> _WHAT YOU NEED TO DO_
a. In the article on deep-fried turkey, how much French fries can the fryer drums handle at a time?
b. Reproduce the part of the article on deep-fried turkey between "Cookbook author John" and "fries at a time.", inclusive.

> _EXTRACT_
----------

By Bonnie S. Benwick
Washington Post Staff Writer
Wednesday, November 19, 2008
A bird in hot oil still beats two in the oven, or so goes America's passion for deep-fried turkey at holiday time.
Cookbook author John Martin Taylor, a man deeply committed to frying, says "no kind of roasting can make the bird more delicious, especially if that bird's been brined first."
In dozens of cooking classes and demonstrations on television shows, Taylor has measured, then poured gallons of oil into large, drum-shaped turkey fryers, produced perfectly done specimens and poured out even more oil (as the bird's fat has been rendered) to prove that the technique is not as unhealthful as it seems.
Using the contraptions can lighten an oven's to-do list on Thanksgiving, giving cooks a hand for less than the cost of a stand mixer. And turkey is not the fryers' only purpose. Depending on the power source and design, the drums can handle several smaller birds at once, or big meats, or they can be used for boiling and steaming as well as frying up to three pounds of French fries at a time.

----------

> _LISTED RECORDS_
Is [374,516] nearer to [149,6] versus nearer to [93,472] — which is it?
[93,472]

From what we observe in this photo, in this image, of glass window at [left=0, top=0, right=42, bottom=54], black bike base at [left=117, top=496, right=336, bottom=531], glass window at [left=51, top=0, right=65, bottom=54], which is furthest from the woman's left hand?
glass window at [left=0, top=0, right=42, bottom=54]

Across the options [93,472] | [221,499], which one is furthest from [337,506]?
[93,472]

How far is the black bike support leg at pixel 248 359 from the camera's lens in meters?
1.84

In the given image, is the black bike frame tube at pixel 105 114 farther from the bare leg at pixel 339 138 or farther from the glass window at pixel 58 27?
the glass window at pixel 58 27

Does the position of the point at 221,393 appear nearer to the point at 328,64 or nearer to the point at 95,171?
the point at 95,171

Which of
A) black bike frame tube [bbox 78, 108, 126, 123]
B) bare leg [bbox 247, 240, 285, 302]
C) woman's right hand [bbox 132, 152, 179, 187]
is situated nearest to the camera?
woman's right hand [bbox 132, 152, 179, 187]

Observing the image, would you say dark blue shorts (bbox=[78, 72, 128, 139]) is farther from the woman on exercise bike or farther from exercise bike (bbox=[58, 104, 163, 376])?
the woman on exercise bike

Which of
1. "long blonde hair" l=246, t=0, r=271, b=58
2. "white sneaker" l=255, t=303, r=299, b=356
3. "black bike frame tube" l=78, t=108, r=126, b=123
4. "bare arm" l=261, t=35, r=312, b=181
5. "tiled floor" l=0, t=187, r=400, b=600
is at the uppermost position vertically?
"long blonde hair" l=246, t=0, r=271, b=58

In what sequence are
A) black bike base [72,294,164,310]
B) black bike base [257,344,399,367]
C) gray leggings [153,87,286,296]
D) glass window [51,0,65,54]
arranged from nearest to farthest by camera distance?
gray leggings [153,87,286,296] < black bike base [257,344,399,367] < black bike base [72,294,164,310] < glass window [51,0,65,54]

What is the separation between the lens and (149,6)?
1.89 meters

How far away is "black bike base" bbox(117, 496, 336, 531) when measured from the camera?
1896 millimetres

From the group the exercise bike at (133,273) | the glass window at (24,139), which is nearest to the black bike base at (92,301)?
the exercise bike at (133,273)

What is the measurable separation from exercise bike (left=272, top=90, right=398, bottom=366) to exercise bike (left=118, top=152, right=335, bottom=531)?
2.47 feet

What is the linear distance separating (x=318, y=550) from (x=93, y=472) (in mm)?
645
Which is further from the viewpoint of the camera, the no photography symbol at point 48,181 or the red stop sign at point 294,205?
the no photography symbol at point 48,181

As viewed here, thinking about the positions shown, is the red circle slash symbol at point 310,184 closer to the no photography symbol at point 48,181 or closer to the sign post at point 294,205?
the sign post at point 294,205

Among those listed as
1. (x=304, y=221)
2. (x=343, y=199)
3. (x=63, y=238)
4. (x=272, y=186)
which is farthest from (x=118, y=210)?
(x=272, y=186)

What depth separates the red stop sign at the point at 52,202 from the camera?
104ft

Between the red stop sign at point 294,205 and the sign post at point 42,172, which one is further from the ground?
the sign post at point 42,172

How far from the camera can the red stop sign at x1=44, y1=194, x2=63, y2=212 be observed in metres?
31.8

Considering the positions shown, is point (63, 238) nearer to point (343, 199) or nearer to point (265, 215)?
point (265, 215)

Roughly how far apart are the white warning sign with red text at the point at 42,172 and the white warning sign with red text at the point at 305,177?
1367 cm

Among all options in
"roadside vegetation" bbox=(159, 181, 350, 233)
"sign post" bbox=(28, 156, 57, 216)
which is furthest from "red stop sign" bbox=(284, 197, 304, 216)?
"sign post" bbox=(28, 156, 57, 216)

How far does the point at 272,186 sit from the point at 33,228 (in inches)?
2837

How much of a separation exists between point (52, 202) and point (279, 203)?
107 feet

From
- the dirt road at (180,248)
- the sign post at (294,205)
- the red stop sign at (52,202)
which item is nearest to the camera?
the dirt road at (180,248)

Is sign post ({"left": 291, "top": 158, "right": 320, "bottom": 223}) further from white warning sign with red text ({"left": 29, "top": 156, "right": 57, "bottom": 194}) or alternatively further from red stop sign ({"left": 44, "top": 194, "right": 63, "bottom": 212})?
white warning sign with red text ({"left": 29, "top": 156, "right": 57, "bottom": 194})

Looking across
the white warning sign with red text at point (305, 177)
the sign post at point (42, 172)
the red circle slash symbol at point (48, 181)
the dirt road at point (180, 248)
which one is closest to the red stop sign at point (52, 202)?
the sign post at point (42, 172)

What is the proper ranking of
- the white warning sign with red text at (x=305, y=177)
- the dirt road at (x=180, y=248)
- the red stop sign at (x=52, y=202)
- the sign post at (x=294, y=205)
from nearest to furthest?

----------

> _TASK-BY-TASK ANSWERS_
a. Up to three pounds.

b.
Cookbook author John Martin Taylor, a man deeply committed to frying, says "no kind of roasting can make the bird more delicious, especially if that bird's been brined first."
In dozens of cooking classes and demonstrations on television shows, Taylor has measured, then poured gallons of oil into large, drum-shaped turkey fryers, produced perfectly done specimens and poured out even more oil (as the bird's fat has been rendered) to prove that the technique is not as unhealthful as it seems.
Using the contraptions can lighten an oven's to-do list on Thanksgiving, giving cooks a hand for less than the cost of a stand mixer. And turkey is not the fryers' only purpose. Depending on the power source and design, the drums can handle several smaller birds at once, or big meats, or they can be used for boiling and steaming as well as frying up to three pounds of French fries at a time.